Now, instead of screening the army's advance, Rihwin's riders covered the retreat. They did a better job of that than Gerin had thought when he gave them the duty. Rihwin came trotting up to him to report: "The imperials keep dogging us, aye, lord king, but not very hard. We've taught them respect, I think, for they are never sure if we might gallop out at them from some unexpected direction."
"That's good," Gerin said. "If we'd taught them so much respect that they stopped dogging us altogether, that would be even better."
"It would also be too much to ask for," Rihwin pointed out.
"Oh, I wasn't asking for it," Gerin said. "If I did, no one would pay me any attention. But it would be better."
"Er-yes," Rihwin said, and soon found an excuse to rejoin his riders.

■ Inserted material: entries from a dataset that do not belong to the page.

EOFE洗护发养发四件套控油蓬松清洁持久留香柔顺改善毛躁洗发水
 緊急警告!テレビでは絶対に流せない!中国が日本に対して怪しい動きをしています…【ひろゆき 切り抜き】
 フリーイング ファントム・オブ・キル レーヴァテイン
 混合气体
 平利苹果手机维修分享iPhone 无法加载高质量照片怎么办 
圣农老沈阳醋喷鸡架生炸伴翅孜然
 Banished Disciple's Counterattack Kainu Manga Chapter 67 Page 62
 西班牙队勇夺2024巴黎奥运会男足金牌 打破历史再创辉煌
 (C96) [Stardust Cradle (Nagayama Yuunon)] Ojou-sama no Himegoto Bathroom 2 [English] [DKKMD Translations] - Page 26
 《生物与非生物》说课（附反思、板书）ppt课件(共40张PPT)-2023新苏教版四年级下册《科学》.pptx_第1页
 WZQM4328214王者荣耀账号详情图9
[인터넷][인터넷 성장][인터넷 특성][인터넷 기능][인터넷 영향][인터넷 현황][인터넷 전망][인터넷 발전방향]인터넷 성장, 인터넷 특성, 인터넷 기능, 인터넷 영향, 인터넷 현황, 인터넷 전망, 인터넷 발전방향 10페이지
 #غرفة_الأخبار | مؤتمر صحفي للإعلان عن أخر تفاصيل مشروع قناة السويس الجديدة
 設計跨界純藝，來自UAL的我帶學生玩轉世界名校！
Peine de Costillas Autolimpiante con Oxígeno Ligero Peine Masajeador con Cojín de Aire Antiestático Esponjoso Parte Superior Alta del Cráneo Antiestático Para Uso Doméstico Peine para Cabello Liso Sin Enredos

Van chuckled. "That was well done, Captain. Not easy to confuse Rihwin-not least, I expect, on account of he's so often confused on his own-but you managed." The outlander lost his smile. "Have to tell you, though, I'm a bit on the confused side myself. What are we doing now, and why are we doing that instead of something else?"
"What are we doing?" the Fox repeated. "We're falling back-that's what. Why are we doing it? I can think of three reasons offhand." He ticked them off on his fingers: "If we don't fall back the imperials will smash us here. That's one. If we do fall back, maybe the imperials will string themselves out or give us some chance to hit part of them from ambush. That's two. And, as we're falling back, we're falling back into country that hasn't been foraged too heavily, so we won't starve, which we would, and pretty bloody quick, if we stay where we are. Three."